Second, put together a small team of individuals to conduct scenario planning. This team should include commercial, policy, strategy, finance, and public affairs colleagues. They should look at impacts from three perspectives:
1. What are the known impacts on sales over the planning horizon, for each key product? What steps, if any, could be taken to minimize these impacts? What is the medium to long-term impact, again by product? What do follow-on biologics, comparative effectiveness, and IPAB mean for your development portfolio? Given that there are more people with health insurance, estimate potential new patients by therapeutic area.
2. What are the implications for your prescribing community? For example, how will specialty physicians fare in this new system? If primary care physician rates are increased and hospitals held harmless, then which specialty practices are most at risk? Talk to the key specialty groups and engage their policy specialists in this analysis.
3. How will these changes impact the overall business environment for industry? What lessons have we learned from Europe? Work with EU colleagues to do scenario planning and propose specific estimates on impacts to sales, IBA, etc. These observations should then be integrated in the long-range forecast as well as the strategic plan for the business.

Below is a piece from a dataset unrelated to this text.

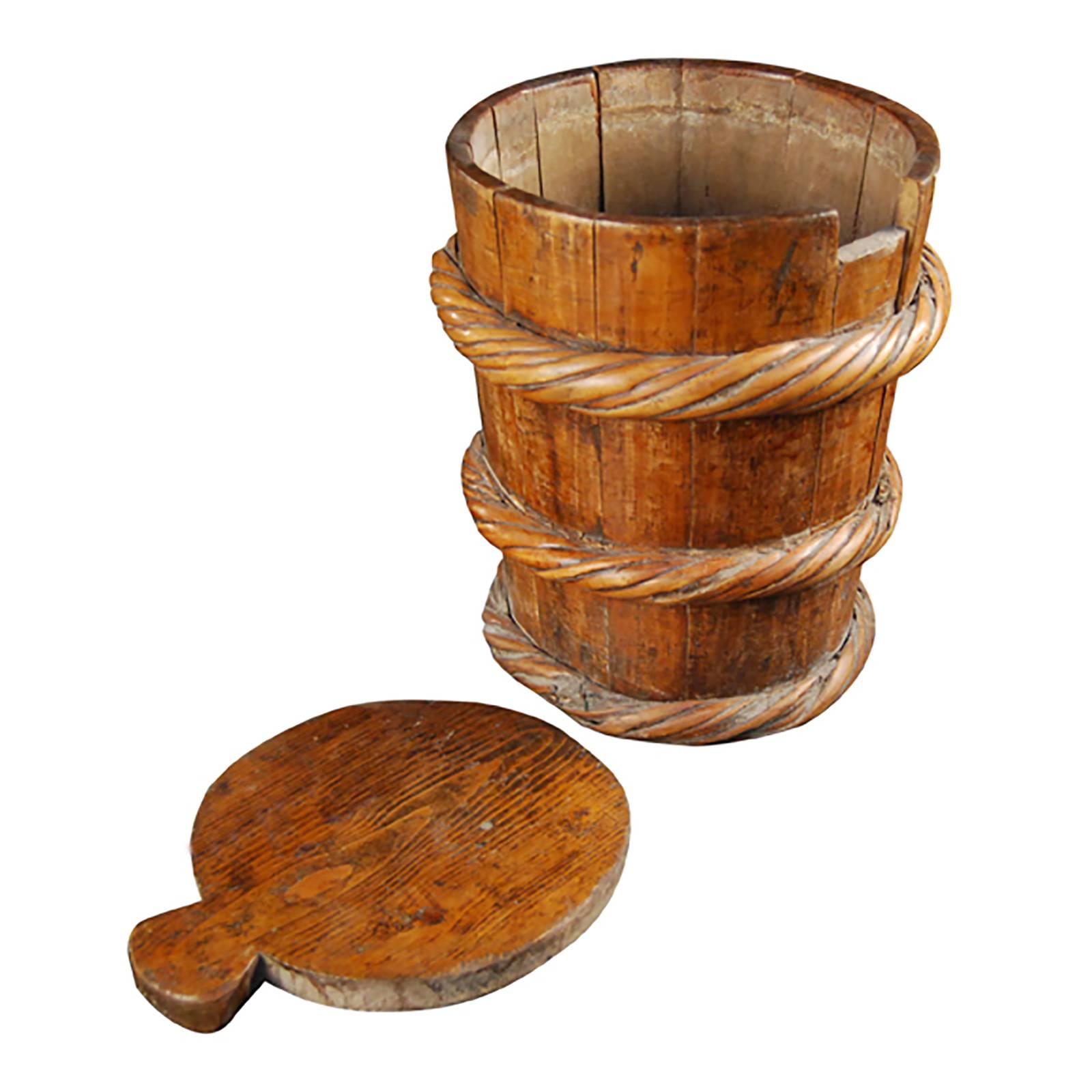 Food was scarce in the Tibetan highlands and had to be carefully rationed, so nothing wasted. This rustic yet well designed container was used over a century ago to transport and store a nutritious butter made from yak’s milk. It is carved out of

Finally, healthcare reform represents a golden opportunity for the pharmaceutical industry to reconnect with physicians, patients, and managed care customers—to work collectively to make the case to patients on the importance of innovation. The new healthcare legislation includes very few elements that pit industry squarely against doctors, patients, or other key constituents. If the reform plan is implemented as presently constituted, the "bad guy" in the room will be the IPAB, which will be responsible for controlling costs across the entire system. Developing partnerships to make a collective case—working with physicians, for example—can be a win-win situation. The faster the start on building these coalitions, the better positioned the industry will be when the real cost pressures are applied in 2015.